Part Used: Inner bark

In a Word: Soothing/healing agent

Uses: Wounds, bites, chaffing, sun burn, burns, acid reflux, digestive upset, sore stomach

Powdered slippery elm bark, when mixed with water, makes a healing slime that seems to contain the healing touch. It can be applied to the skin and also taken internally. In all cases, whether its sunburn, or a sore stomach, slippery elm seems to makes a bad situation better.

This is a Native American plant that made its way into medical circles as a result of Pioneer/Native American contact. The Native Americans’ used it in poultices to reduce swelling and to take the venom out of a bite or a sting. The Colonials used it to treat sore throats and the chaffings of the farm worker. It was gathered from the woods and used to heal whatever ailed you. Kings’ Dispensatory, a medical text published in 1898, had this to say of it: “Elm bark is nutritive, expectorant, diuretic, demulcent, and emollient, and is a very valuable remedial agent. In mucous inflammation of the lungs, bowels, stomach, bladder, or kidneys, used freely in the form of a mucilagenous drink 1ounce of the powdered bark to 1 ounce of water), it is highly beneficial, as well as in diarrhoea, dysentery, coughs, pleurisy, strangury, and sore throat, in all of which it tends powerfully to allay the inflammation. A tablespoon of the powder boiled in 1-pint new milk affords a nourishing diet for infants weaned from the breast, preventing the bowel complaints to which they are subject, and rendering them fat and healthy. Some physicians consider the constant use of it, during and after the seventh months of gestation, as advantageous in facilitating and causing an easy delivery; ½ pint of the infusion to be drank daily.”

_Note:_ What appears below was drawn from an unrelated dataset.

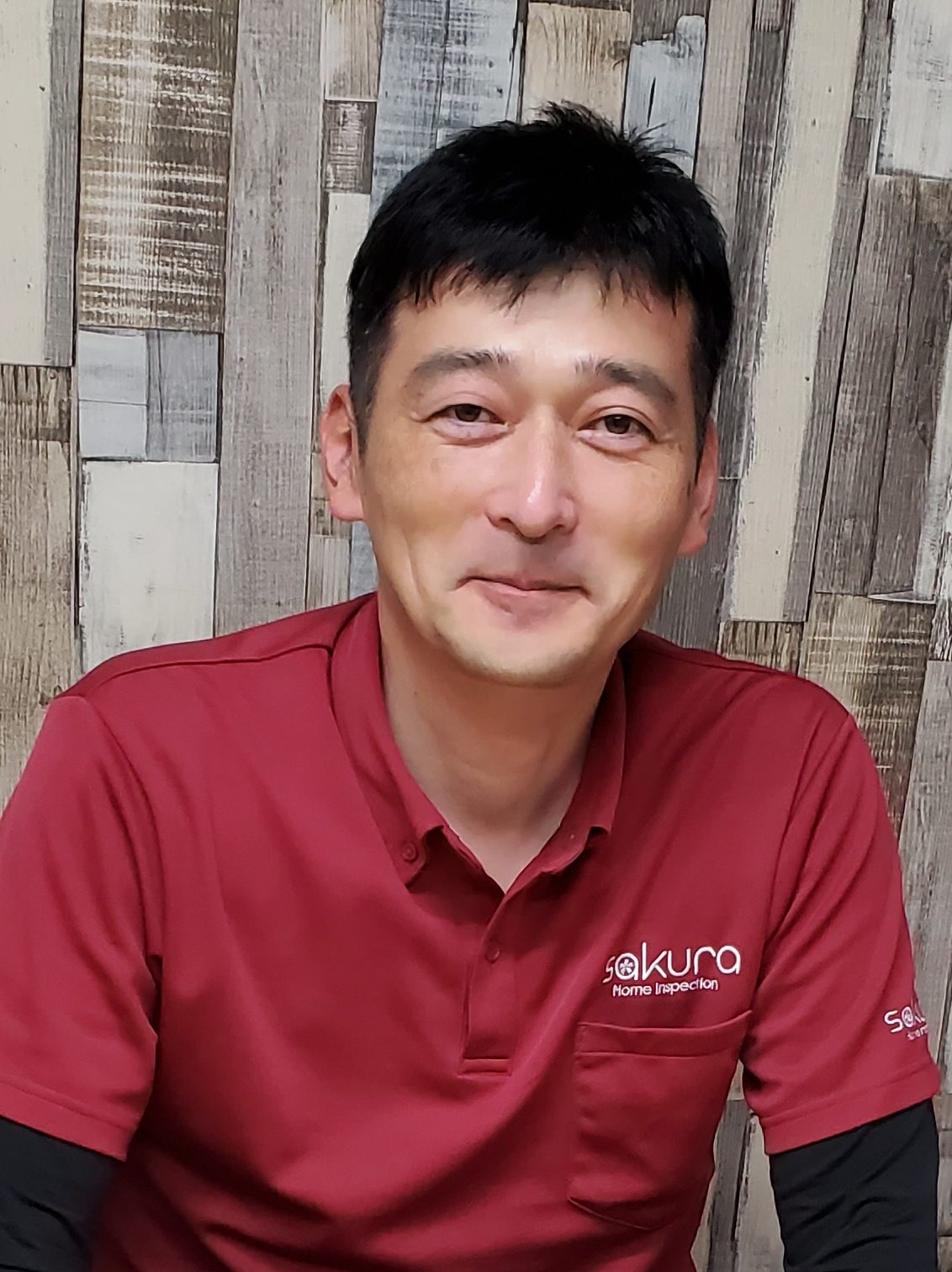 ホームインスペクター　青倉　要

Elm bark has likewise been successfully employed externally in cutaneous diseases, especially in obstinate cases of herpetic and syphilitic eruptions, and certainly possesses more efficient virtues than are commonly supposed. As an emillient poultice, the bark has been found very serviceable when applied to inflamed parts, suppurating tumours, fresh wounds, burns, scald, bruises, and ulcers; and in the excruciating pains of the testes which accompany the metastasis of mumps, whether of recent or long standing, the constant use of an elm poultice, regularly changed every four hours, will be found a superior remedy. Not withstanding its general value as an application to ulcers, it will often be found injurious, especially when used as a cataplasm to ulcers of the limbs, rendering the ulcer more irritable and difficult to heal, and frequently converting a simple sore, which might be cured by an astringent or other washes, into an almost intractable ulcer; much care is, therefore, required in the application of this bark externally. As an injection, the infusion will prove useful in diarrhoea, dysentery, tenesmus, and haemorrhoids, also in gonorrhoea and gleet. The powder, sprinkled on the surface of the body, will prevent and heal excoriations and chaffings, and allay the itching and heat of erysipelas.
Slipper Elm’s history suggests it contains compounds that have the capacity to reduce inflammation.

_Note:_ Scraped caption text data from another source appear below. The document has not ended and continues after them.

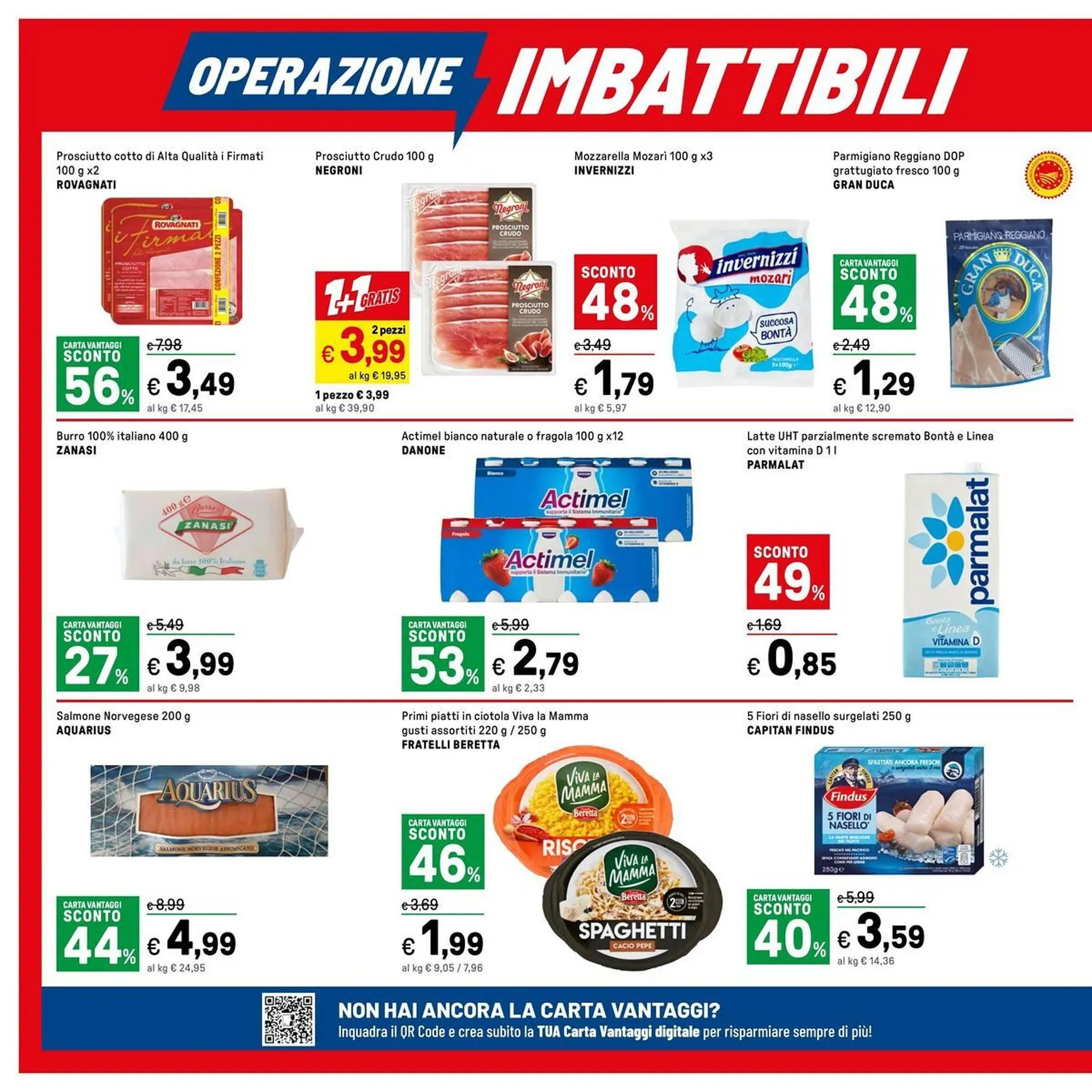 Volantino Iper La Grande da 21 marzo a 6 aprile di 2025 - Pagina del volantino 2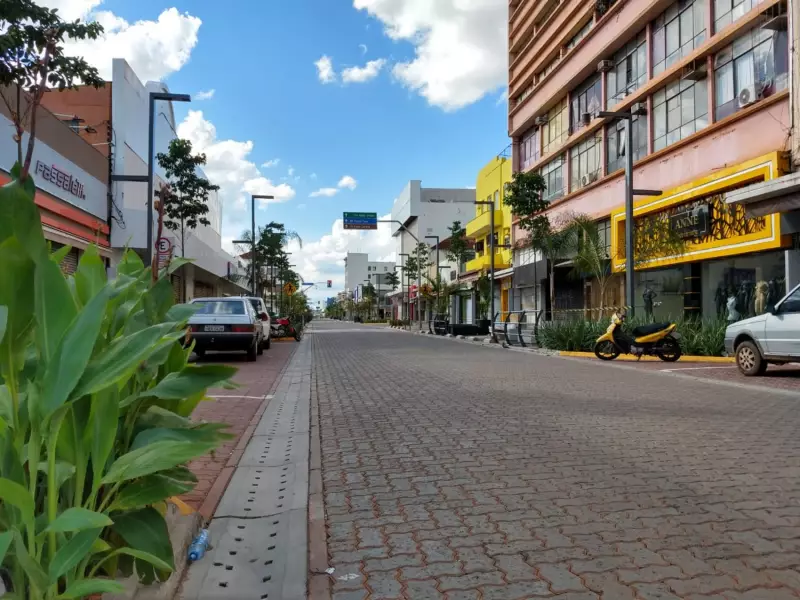 Feriado de Santo Antônio em Campo Grande: confira o que abre e fecha na cidade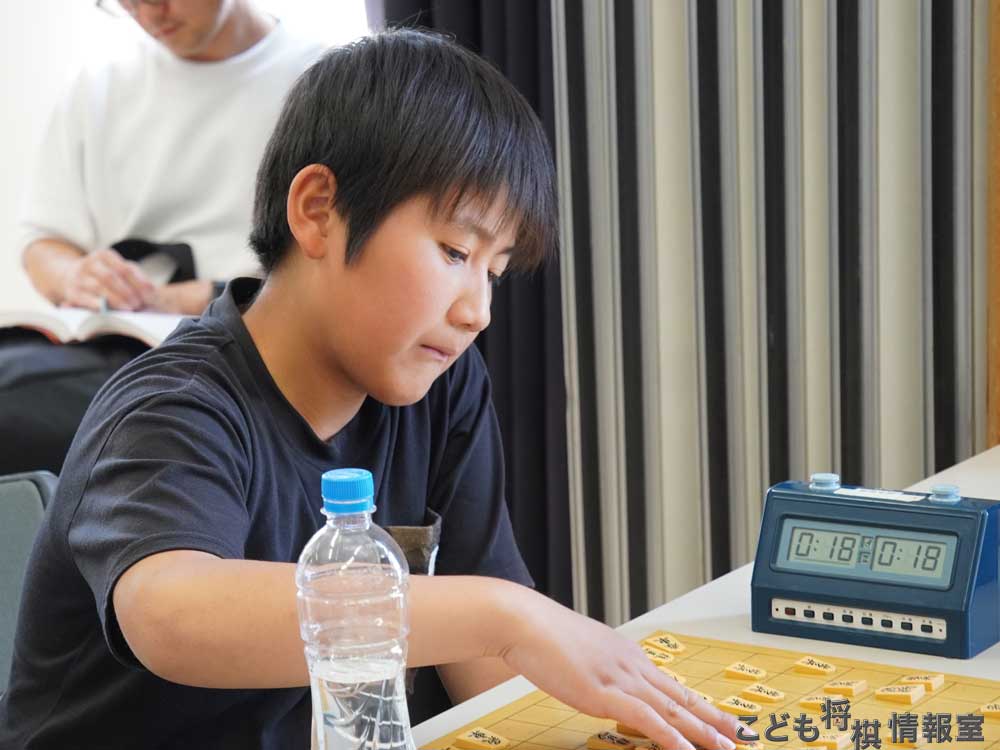 池本君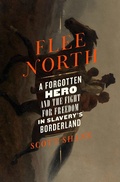 Cover: Flee North - St Martin's Press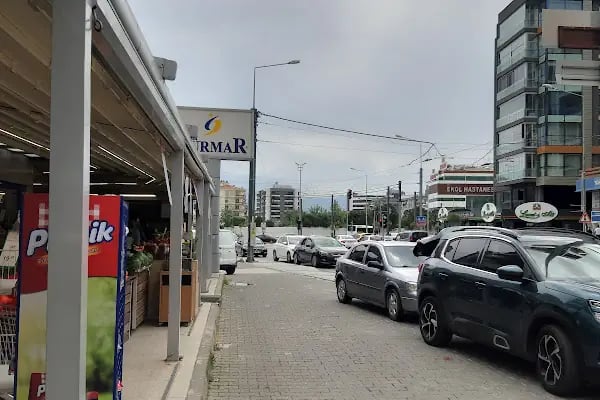 Çiğli Halk Eğitimi Merkezi Ataşehir Kurs Merkezi - Resim 9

The scientific community has not spent a lot of time looking at this country cure. However, it is known to contain a complex cocktail of compounds, which are responsible for its anti-inflammatory action. Its sugars are thought to act both as immune stimulants and anti-inflammatories. Its tannins are thought to act as bacteria killers and inflammation reducers.

Practitioners Advice
Slippery Elm is popular amongst practitioners who find it effective and benign. It is prescribed internally for acid stomach problems and for all manner of domestic disasters which result in the skin needing first aid.

QUICK REVIEW
History: Native American favorite used to heal whatever needed healing.
Science: Contains sugars and tannins
Practitioners’ Opinion: Popular and widely used.

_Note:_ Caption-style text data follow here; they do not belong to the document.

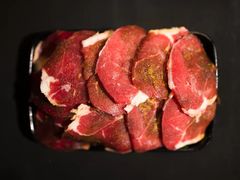 -烧烤季休闲餐厅(贵阳蟠桃宫店)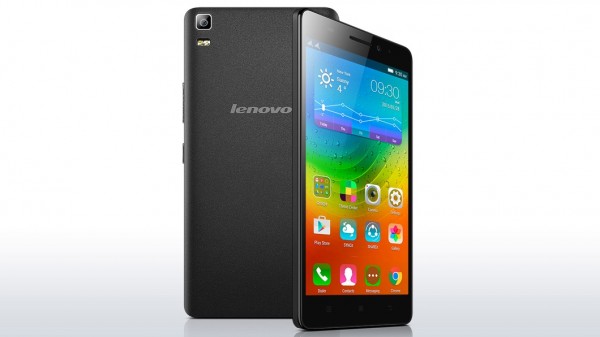 Lenovo A7000 — ürün görseli 4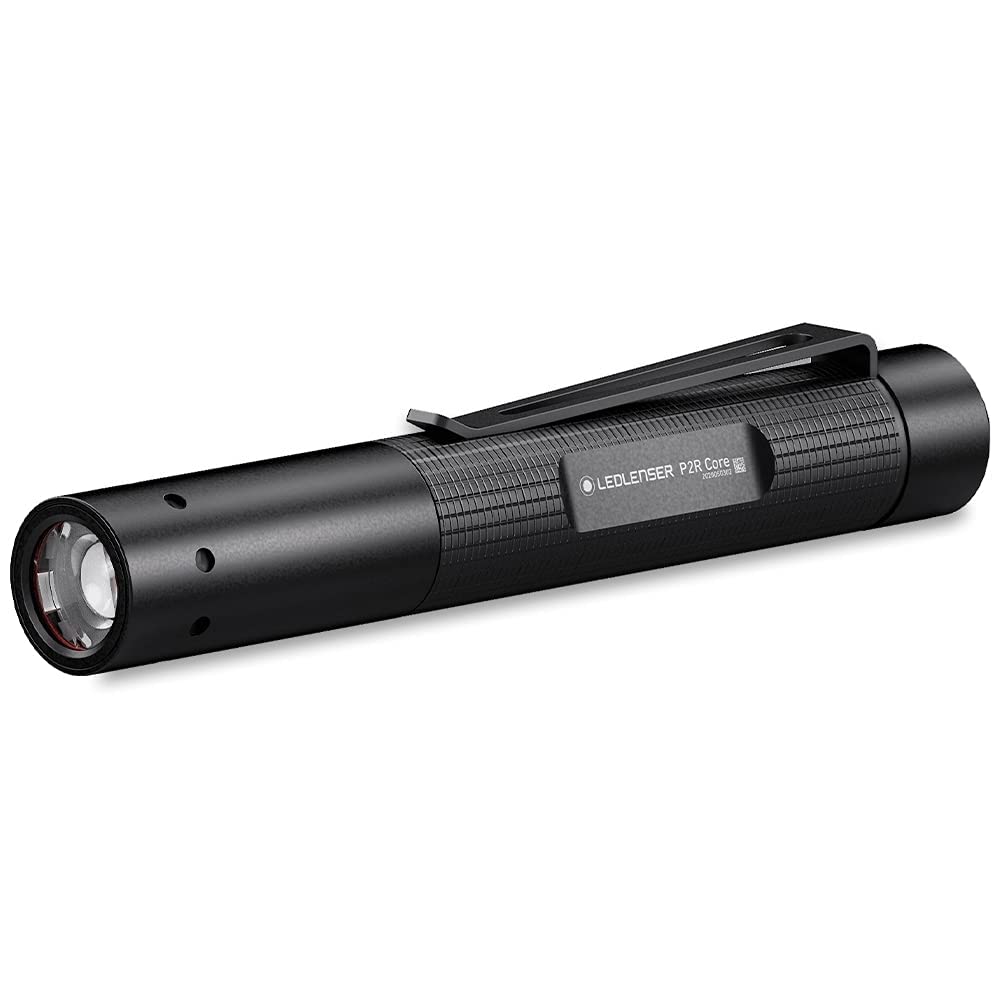 Ledlenser P2R Core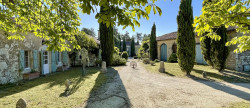 vente Maison Gondrin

Disclaimer: The author makes no guarantees as to the the curative effect of any herb or tonic on this website, and no visitor should attempt to use any of the information herein provided as treatment for any illness, weakness, or disease without first consulting a physician or health care provider. Pregnant women should always consult first with a health care professional before taking any treatment.